[Exercise brief]:
Reproduce the passage on criminogenic environments verbatim, between "To prevent the" and "in the process.", inclusive.

This is less esoteric and academic than it sounds. Criminologists have long known, for instance, that certain types of crime and disorder tend to appear in particular environments. Likewise, we have long known how those environments come into being. We know, for example, that if you create an environment where a small number of people have access to potentially valuable insider information, some of them will cheat the system and commit financial fraud. The environment, in other words, is criminogenic of a particular sort of crime.

To prevent the crime, we pay attention not merely to the back end by punishing insider trading, but to the front end by altering the environment. We require publicly traded companies to make timely and detailed financial disclosures, and we punish them severely in the marketplace if they fail in that obligation. Indeed, of the two forms of regulation, altering the environment is vastly more important because it helps create a transparent playing field for all investors, which is essential to an open market and without which investors will not participate. Punishment after the fact simply does not engender the same kind of trust in the process.

[Dataset entries]
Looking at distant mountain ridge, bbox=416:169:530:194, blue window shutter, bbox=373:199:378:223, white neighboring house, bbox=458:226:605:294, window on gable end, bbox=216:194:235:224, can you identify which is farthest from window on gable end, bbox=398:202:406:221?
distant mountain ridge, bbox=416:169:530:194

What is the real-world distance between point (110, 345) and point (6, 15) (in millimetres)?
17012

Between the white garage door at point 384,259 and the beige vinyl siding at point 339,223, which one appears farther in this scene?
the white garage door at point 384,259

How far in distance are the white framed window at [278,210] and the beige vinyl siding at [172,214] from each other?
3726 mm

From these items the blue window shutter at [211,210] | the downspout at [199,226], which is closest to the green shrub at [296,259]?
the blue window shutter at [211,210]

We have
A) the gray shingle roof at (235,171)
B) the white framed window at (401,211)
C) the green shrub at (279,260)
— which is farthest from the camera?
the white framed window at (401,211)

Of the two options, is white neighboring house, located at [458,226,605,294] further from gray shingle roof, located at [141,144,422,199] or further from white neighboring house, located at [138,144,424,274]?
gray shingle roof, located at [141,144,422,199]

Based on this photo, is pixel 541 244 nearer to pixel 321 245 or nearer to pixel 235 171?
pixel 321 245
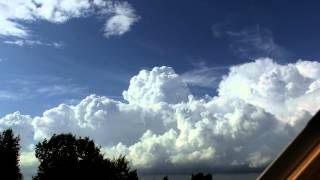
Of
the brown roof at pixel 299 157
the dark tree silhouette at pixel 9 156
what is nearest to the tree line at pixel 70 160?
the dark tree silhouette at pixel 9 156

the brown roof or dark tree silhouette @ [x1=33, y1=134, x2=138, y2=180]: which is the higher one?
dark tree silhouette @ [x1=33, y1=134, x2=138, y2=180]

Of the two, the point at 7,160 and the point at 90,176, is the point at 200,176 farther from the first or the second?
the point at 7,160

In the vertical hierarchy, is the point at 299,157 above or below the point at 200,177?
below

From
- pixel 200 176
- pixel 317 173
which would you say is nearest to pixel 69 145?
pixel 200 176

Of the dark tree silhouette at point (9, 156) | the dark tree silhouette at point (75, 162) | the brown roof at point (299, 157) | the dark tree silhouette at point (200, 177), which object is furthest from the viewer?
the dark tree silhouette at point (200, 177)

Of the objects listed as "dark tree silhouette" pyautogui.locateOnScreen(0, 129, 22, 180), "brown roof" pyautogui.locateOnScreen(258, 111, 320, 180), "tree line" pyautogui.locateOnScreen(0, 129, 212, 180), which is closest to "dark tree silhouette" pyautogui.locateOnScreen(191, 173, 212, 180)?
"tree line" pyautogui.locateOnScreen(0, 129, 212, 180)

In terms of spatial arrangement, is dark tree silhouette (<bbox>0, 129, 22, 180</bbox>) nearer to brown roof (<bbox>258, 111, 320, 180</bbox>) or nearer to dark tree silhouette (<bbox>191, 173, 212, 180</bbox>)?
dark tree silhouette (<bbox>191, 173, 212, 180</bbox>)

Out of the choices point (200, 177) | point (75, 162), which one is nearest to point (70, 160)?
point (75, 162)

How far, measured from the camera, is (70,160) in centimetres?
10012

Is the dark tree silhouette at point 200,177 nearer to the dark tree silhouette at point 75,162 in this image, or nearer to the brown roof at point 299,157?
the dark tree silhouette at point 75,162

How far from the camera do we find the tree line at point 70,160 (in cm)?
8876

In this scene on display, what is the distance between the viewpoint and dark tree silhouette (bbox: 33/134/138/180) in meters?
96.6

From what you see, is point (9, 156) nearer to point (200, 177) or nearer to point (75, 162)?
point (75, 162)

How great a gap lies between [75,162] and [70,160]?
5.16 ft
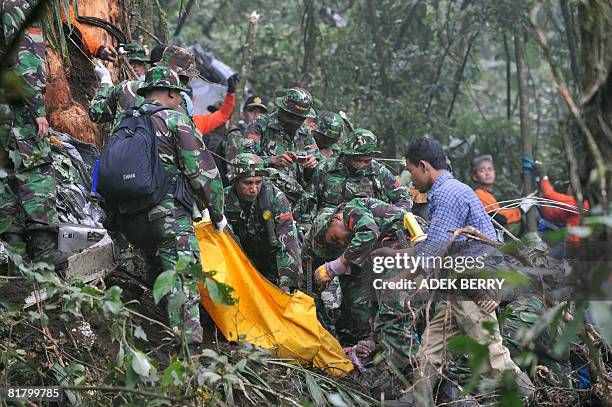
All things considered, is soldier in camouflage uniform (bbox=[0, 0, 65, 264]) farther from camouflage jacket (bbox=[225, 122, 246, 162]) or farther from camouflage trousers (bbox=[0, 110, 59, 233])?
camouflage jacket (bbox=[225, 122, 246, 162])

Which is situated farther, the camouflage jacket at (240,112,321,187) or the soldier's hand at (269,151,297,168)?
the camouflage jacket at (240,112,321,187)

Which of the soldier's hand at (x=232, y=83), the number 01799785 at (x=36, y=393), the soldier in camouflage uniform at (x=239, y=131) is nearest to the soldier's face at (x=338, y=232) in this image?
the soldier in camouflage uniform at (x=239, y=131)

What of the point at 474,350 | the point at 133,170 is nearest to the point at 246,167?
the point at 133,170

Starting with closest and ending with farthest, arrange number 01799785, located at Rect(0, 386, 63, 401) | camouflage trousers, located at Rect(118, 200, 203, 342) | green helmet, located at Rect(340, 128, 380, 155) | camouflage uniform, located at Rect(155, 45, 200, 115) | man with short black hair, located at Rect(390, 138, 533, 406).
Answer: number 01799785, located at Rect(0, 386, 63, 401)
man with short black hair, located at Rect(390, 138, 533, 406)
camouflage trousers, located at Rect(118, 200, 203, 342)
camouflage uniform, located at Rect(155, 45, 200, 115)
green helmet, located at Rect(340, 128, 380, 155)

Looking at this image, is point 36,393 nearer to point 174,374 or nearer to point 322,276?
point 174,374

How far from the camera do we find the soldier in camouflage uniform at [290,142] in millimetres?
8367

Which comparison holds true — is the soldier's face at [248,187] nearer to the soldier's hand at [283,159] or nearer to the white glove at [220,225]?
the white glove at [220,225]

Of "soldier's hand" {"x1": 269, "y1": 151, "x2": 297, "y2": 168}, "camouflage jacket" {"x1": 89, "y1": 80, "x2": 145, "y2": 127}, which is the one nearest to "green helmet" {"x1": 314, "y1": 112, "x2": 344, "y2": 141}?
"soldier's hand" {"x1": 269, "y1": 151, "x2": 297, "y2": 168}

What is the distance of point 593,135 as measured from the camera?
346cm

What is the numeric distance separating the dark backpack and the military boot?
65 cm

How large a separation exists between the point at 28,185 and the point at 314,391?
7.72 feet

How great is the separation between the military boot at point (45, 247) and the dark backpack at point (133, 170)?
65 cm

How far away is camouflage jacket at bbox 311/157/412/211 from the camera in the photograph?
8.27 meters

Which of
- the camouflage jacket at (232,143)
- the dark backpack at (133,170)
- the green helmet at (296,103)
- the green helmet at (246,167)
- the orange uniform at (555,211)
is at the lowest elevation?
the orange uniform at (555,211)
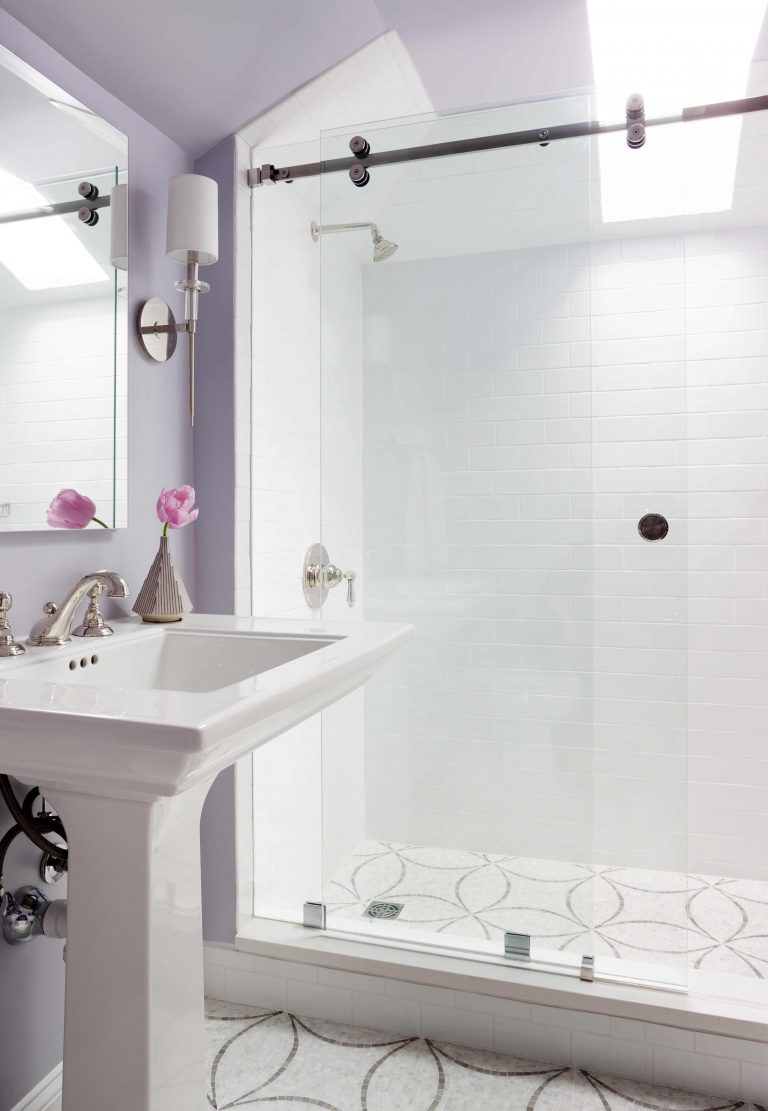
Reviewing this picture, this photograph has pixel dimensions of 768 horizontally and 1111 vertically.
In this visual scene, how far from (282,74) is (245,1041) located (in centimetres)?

[Written solution]:
To prevent the crime, we pay attention not merely to the back end by punishing insider trading, but to the front end by altering the environment. We require publicly traded companies to make timely and detailed financial disclosures, and we punish them severely in the marketplace if they fail in that obligation. Indeed, of the two forms of regulation, altering the environment is vastly more important because it helps create a transparent playing field for all investors, which is essential to an open market and without which investors will not participate. Punishment after the fact simply does not engender the same kind of trust in the process.